The service-oriented system structure is adopted:
Advantages:
The same Code will not be scattered across different applications. These implementations are placed in various service centers to better maintain the code.
We put the interaction between databases in various service centers, so that "front-end" web applications focus more on interaction with browsers.
We recommend a Java advanced technology group: 619881427. All the architecture technologies used in this article will be shared in the group and can be downloaded for free. You can add an ape that is interested in learning.
Problem:
How to make remote service calls
Solution:
We can solve this problem by introducing message-oriented middleware below.
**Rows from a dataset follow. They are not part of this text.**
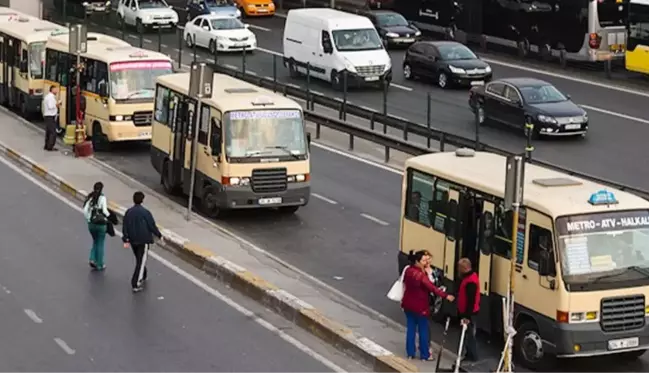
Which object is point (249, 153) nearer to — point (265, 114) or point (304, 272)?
point (265, 114)

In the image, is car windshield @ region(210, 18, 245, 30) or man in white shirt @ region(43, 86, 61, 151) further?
car windshield @ region(210, 18, 245, 30)

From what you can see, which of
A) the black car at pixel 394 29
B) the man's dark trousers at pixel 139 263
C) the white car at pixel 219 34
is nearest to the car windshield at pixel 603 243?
the man's dark trousers at pixel 139 263

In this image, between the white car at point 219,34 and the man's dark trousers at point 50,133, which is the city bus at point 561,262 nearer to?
the man's dark trousers at point 50,133

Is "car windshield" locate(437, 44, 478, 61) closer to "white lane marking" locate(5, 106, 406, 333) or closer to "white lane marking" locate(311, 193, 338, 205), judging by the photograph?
"white lane marking" locate(5, 106, 406, 333)

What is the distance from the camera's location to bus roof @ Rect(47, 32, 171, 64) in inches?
1267

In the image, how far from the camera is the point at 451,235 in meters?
17.8

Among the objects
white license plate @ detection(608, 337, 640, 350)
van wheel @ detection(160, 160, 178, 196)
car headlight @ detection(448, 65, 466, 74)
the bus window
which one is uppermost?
the bus window

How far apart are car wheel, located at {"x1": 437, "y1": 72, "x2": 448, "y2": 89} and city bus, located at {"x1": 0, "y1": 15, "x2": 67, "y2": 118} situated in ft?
38.0

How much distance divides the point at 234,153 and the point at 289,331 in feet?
24.1

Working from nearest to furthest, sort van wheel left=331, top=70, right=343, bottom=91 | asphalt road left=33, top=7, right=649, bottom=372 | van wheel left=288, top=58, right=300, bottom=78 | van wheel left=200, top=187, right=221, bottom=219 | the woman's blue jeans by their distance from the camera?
1. the woman's blue jeans
2. asphalt road left=33, top=7, right=649, bottom=372
3. van wheel left=200, top=187, right=221, bottom=219
4. van wheel left=331, top=70, right=343, bottom=91
5. van wheel left=288, top=58, right=300, bottom=78

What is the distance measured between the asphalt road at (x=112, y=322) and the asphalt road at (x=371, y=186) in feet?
7.57

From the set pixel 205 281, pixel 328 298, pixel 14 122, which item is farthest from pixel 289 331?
pixel 14 122

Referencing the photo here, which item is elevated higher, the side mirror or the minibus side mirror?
the side mirror

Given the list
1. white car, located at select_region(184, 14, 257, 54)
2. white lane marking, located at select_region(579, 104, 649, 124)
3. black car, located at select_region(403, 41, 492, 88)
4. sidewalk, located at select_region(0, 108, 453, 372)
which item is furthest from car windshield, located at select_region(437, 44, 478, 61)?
sidewalk, located at select_region(0, 108, 453, 372)
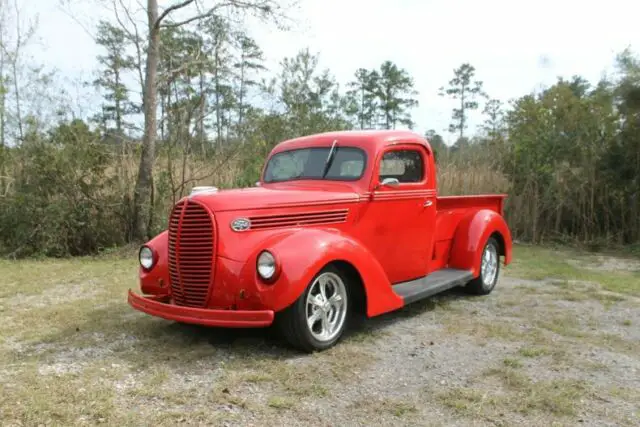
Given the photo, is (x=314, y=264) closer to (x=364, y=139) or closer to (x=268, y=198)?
(x=268, y=198)

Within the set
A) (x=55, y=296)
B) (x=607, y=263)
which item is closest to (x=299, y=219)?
(x=55, y=296)

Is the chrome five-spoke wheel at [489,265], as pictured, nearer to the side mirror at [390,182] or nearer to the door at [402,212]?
the door at [402,212]

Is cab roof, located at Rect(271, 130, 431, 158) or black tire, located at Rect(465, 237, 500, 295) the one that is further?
black tire, located at Rect(465, 237, 500, 295)

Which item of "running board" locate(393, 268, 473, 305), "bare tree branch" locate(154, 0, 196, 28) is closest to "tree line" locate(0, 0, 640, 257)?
"bare tree branch" locate(154, 0, 196, 28)

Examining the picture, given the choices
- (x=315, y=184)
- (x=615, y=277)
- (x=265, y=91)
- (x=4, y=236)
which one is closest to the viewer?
(x=315, y=184)

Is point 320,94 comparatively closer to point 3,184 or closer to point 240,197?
point 3,184

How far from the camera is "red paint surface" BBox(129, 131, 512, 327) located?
3.88 meters

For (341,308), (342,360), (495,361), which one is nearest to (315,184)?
(341,308)

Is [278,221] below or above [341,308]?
above

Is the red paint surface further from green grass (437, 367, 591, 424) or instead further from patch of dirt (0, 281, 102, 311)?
patch of dirt (0, 281, 102, 311)

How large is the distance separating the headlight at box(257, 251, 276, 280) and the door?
1.27 m

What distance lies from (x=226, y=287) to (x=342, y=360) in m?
1.03

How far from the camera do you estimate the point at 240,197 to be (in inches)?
168

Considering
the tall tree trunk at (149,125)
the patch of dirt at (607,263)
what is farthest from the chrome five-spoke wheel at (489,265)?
the tall tree trunk at (149,125)
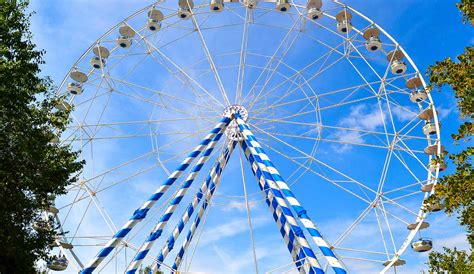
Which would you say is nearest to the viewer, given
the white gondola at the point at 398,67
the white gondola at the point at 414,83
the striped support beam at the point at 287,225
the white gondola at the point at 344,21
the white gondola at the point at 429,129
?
the striped support beam at the point at 287,225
Phase 9: introduce message-oriented Middleware
As the website continues to grow, sub-modules developed in different languages and subsystems deployed on different platforms may appear in our system. In this case, we need a platform to transmit reliable data that is irrelevant to the platform and language. In addition, we can make Server Load balancer transparent and collect and analyze call data during the call process, predict the website's access growth rate and other requirements, and predict how the website should grow. Open-source message middleware has Alibaba's dubbo, which can be used with Google's Open-Source Distributed Program Coordination Service zookeeper for Server Registration and discovery.
Structure after message-oriented middleware is introduced:
10. Summary
The above evolution process is just an example. It is not suitable for all websites. In reality, the website evolution process is closely related to its own business and different problems, and there is no fixed pattern. Only by carefully analyzing and constantly exploring can you find the architecture suitable for your website.